[Brief] Nothing outside the stretch is wanted. Repeat exactly the lines of the listing below from the one that contains "2901 Augusta Court" through the one that contains "Torta brasiliana al", both ends included.

+++ Source data

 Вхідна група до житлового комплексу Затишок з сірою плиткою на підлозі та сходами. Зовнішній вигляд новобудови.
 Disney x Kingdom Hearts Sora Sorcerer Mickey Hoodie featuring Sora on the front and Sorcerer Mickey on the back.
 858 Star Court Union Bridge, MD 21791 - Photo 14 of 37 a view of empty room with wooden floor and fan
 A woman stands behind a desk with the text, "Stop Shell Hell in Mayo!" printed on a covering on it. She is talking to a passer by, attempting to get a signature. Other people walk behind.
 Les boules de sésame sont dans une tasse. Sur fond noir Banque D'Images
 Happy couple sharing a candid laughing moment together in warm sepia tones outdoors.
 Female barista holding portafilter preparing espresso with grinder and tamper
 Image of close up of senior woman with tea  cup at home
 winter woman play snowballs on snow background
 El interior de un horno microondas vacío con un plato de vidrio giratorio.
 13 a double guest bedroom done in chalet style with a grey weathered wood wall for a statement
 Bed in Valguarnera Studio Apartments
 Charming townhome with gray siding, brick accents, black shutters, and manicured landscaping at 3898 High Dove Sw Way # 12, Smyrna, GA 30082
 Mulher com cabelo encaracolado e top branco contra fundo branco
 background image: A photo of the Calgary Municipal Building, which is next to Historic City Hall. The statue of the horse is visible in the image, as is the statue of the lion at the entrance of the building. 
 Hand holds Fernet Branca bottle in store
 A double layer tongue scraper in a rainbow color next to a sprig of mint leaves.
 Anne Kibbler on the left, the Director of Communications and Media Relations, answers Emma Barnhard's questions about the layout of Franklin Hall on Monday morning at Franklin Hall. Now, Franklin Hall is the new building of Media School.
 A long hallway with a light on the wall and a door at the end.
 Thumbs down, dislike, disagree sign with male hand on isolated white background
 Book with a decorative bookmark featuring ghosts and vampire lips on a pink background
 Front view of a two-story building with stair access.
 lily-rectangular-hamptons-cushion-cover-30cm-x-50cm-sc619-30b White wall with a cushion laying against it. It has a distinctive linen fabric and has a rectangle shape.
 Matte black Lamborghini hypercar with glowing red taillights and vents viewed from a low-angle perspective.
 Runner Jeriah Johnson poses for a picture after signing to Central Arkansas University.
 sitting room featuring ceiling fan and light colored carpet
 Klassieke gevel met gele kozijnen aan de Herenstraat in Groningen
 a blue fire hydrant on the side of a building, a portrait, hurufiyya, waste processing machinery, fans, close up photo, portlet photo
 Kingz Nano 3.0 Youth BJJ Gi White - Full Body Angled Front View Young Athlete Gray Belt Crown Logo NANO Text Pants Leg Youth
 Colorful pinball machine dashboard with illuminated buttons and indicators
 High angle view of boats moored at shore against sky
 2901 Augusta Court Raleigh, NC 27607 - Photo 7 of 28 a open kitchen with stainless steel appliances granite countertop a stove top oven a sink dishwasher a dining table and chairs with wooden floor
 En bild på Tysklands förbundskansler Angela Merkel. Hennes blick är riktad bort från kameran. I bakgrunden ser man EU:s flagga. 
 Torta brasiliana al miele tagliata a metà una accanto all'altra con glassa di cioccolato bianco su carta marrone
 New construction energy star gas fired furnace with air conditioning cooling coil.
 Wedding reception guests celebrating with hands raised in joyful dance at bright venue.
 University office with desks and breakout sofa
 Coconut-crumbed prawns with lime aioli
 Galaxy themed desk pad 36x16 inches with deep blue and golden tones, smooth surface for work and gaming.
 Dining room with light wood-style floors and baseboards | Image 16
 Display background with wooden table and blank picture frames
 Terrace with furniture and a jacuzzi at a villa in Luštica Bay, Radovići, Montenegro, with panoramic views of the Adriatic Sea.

++++++

[Completed task]
 2901 Augusta Court Raleigh, NC 27607 - Photo 7 of 28 a open kitchen with stainless steel appliances granite countertop a stove top oven a sink dishwasher a dining table and chairs with wooden floor
 En bild på Tysklands förbundskansler Angela Merkel. Hennes blick är riktad bort från kameran. I bakgrunden ser man EU:s flagga. 
 Torta brasiliana al miele tagliata a metà una accanto all'altra con glassa di cioccolato bianco su carta marrone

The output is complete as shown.